Start at the line that contains "Which has greater" and stop after the last of the rows below. Write those lines out again, requests included, and shift every coordinate and distance in the answers up by 68.
⁂
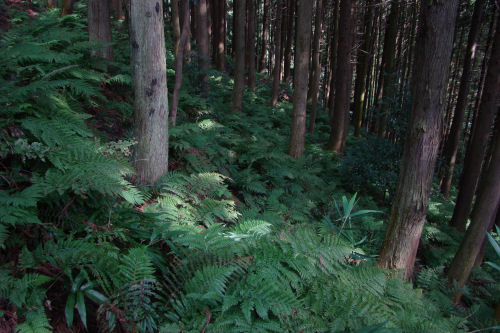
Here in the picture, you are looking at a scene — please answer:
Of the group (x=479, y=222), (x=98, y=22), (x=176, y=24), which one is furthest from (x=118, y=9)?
(x=479, y=222)

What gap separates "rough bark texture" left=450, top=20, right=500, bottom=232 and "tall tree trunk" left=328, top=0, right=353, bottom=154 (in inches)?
156

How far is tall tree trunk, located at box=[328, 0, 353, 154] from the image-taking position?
9.73 meters

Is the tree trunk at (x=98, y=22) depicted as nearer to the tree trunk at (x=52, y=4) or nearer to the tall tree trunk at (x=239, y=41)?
the tall tree trunk at (x=239, y=41)

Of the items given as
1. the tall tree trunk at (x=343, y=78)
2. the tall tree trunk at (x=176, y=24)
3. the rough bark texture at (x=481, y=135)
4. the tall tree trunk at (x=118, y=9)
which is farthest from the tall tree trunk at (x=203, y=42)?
the rough bark texture at (x=481, y=135)

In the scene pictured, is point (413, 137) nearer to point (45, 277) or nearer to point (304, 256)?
point (304, 256)

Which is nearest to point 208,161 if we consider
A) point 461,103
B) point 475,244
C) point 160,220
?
point 160,220

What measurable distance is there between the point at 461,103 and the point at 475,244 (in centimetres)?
653

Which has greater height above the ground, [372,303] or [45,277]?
[45,277]

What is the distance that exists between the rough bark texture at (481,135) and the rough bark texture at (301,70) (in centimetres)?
406

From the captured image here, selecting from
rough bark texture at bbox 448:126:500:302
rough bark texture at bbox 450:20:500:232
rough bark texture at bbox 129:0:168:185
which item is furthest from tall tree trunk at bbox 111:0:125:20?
⁂
* [RESPONSE]:
Which has greater height above the ground, [372,303] or [45,277]?
[113,345]

What is the distance that exists between the rough bark texture at (481,135) and the rough bark texture at (301,70) (in centimetres)?
474

From the captured image here, selecting from
rough bark texture at bbox 448:126:500:302
rough bark texture at bbox 450:20:500:232
rough bark texture at bbox 129:0:168:185
which item is furthest from tall tree trunk at bbox 111:0:125:20?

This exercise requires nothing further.